* [TAREFA]
Reproduza sem alterações as linhas dos registros abaixo, da linha com "From the photograph" até a linha com "Among the wooden", incluindo as duas. Não coloque as imagens na resposta.

* [DADOS FORNECIDOS]
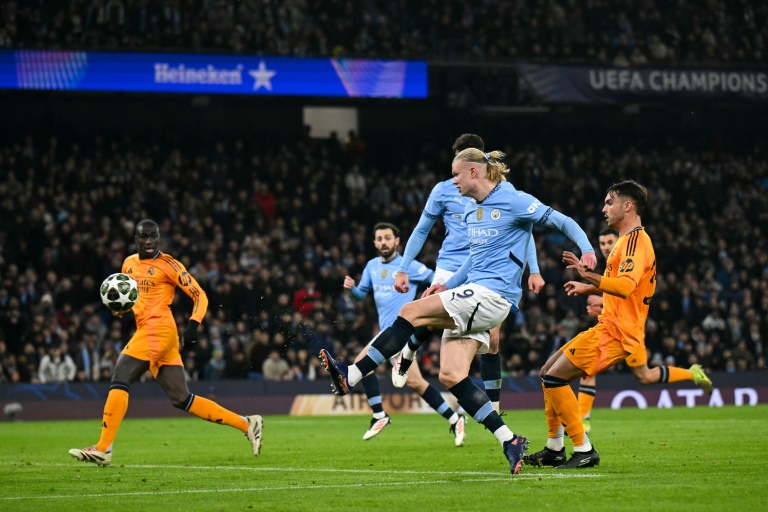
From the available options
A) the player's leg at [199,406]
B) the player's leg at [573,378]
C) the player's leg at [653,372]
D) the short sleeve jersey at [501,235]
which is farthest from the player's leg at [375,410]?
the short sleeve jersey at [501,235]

...

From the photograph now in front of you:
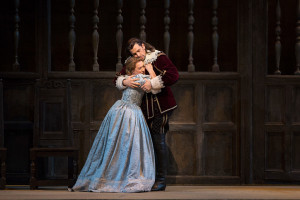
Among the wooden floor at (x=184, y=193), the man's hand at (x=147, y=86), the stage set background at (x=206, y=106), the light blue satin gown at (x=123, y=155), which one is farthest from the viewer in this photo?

* [RESPOSTA COMPLETA]
From the photograph now in front of you:
Among the wooden floor at (x=184, y=193), the man's hand at (x=147, y=86), the stage set background at (x=206, y=106), the light blue satin gown at (x=123, y=155), which one is farthest from the viewer in this photo?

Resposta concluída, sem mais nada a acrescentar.